----- SUPPLIED RECORDS

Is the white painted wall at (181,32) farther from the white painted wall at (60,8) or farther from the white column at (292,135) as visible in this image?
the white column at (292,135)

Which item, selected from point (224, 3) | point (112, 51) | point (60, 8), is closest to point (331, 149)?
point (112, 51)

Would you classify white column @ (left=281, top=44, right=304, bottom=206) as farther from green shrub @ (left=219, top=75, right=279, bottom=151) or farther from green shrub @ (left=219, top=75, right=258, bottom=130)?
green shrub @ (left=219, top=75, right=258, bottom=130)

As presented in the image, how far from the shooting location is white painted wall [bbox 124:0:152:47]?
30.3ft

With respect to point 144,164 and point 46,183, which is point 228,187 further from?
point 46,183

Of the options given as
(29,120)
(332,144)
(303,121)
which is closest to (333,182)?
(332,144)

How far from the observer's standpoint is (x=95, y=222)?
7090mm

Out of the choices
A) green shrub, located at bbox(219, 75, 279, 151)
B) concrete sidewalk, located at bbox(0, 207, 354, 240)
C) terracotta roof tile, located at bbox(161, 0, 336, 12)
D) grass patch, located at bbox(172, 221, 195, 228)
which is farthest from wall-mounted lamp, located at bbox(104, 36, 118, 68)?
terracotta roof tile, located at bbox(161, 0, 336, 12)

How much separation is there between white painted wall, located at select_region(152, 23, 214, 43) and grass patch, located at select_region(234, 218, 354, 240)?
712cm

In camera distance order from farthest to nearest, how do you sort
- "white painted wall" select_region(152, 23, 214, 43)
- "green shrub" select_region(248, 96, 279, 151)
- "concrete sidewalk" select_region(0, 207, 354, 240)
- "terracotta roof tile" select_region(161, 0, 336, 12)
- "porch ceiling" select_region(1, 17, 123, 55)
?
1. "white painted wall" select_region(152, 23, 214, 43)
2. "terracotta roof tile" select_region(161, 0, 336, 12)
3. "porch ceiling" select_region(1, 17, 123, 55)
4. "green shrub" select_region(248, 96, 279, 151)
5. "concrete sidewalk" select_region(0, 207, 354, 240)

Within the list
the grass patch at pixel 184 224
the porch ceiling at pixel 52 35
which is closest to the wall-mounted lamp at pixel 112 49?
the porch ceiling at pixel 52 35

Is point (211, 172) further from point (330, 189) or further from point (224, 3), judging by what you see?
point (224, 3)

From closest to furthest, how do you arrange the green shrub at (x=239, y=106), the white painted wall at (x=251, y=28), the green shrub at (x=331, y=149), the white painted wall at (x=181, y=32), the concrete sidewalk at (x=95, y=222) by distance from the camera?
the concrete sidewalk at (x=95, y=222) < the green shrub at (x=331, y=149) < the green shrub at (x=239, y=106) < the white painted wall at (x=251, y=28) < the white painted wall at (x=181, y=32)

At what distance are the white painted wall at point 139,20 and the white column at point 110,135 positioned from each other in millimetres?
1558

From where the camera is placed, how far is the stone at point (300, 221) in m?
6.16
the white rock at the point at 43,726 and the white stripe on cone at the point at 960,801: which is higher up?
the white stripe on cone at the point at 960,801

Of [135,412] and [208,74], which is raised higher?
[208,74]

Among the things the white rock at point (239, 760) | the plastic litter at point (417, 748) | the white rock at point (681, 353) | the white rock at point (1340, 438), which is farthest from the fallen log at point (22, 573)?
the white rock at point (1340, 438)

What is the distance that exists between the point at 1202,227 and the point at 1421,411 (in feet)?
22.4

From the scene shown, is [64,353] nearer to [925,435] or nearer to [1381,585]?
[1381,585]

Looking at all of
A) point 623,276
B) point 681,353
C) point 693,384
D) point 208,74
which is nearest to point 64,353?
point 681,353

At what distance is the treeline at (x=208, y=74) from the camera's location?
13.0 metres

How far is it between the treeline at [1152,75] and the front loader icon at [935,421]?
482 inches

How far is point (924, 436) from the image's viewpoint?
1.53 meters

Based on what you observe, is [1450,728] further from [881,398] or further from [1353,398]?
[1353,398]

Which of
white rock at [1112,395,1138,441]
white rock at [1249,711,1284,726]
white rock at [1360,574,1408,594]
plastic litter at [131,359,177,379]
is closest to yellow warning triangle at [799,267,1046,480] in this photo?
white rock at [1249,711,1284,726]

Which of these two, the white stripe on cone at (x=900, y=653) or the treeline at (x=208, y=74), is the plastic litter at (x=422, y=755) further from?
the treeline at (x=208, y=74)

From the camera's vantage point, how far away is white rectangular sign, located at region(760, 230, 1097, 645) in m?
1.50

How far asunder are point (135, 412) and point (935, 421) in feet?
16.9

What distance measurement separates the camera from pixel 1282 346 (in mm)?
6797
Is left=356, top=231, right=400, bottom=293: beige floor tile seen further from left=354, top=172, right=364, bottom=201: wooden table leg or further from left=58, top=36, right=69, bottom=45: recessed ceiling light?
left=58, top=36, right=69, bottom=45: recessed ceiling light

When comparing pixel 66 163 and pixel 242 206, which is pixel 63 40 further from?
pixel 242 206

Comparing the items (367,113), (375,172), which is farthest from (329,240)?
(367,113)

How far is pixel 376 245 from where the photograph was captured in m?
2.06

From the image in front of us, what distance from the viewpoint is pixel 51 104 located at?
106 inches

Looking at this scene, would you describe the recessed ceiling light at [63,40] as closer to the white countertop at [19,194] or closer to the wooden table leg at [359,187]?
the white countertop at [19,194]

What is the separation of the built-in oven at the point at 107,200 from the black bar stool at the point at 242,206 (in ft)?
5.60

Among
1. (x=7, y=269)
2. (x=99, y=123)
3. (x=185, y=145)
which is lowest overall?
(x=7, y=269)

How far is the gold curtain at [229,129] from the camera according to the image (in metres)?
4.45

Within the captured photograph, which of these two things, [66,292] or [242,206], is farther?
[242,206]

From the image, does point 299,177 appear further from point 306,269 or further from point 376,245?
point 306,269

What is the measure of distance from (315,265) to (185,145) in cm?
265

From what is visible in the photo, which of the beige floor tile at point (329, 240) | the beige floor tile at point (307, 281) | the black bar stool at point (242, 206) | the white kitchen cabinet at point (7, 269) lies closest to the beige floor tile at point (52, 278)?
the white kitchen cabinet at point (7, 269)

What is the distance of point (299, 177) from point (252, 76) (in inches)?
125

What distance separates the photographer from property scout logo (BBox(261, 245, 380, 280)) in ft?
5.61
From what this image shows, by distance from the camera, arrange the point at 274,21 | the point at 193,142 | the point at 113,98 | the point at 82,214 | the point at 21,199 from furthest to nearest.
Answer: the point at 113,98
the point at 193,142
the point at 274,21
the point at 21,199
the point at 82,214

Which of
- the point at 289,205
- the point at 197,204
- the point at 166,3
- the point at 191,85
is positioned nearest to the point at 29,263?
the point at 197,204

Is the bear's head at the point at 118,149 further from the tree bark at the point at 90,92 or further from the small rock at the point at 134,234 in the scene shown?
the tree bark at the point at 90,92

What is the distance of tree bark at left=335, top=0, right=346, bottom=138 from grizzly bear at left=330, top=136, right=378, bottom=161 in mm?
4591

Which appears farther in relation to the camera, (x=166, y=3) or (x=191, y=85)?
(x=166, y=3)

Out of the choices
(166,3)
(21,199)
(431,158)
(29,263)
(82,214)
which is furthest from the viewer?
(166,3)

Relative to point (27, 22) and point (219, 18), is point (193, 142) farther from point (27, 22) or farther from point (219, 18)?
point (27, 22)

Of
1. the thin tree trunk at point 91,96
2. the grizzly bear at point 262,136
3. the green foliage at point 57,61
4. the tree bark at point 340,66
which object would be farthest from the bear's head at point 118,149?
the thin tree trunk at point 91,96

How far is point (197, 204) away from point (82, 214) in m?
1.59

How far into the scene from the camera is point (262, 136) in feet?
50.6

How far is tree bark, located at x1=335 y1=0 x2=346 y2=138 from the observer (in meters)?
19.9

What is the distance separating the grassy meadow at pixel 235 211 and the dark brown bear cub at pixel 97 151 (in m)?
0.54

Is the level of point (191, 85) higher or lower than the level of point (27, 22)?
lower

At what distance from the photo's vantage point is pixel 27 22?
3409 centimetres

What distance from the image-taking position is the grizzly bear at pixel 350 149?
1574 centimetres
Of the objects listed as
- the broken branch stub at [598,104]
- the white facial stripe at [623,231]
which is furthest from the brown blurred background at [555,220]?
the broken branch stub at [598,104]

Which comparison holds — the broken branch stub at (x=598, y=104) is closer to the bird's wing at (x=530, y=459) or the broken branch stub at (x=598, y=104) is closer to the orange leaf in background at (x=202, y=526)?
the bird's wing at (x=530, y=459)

----------

** INSTRUCTION **
Rewrite the items starting at the line that contains "What is the distance separating" and ending at the last item, with "grizzly bear" changed to "brown bear" and nothing else altered.

** WRITTEN ANSWER **
What is the distance separating the grassy meadow at pixel 235 211 and the dark brown bear cub at pixel 97 151 (in m)?
0.54

Is the level of point (191, 85) higher or lower than the level of point (27, 22)?
lower

At what distance from the photo's vantage point is pixel 27 22?
3409 centimetres

What distance from the image-taking position is the brown bear at pixel 350 149?
1574 centimetres
Of the objects listed as
- the broken branch stub at [598,104]
- the white facial stripe at [623,231]
which is furthest from the brown blurred background at [555,220]?
the broken branch stub at [598,104]

Which comparison holds — the broken branch stub at (x=598, y=104) is closer to the bird's wing at (x=530, y=459) or the broken branch stub at (x=598, y=104) is closer to the orange leaf in background at (x=202, y=526)?
the bird's wing at (x=530, y=459)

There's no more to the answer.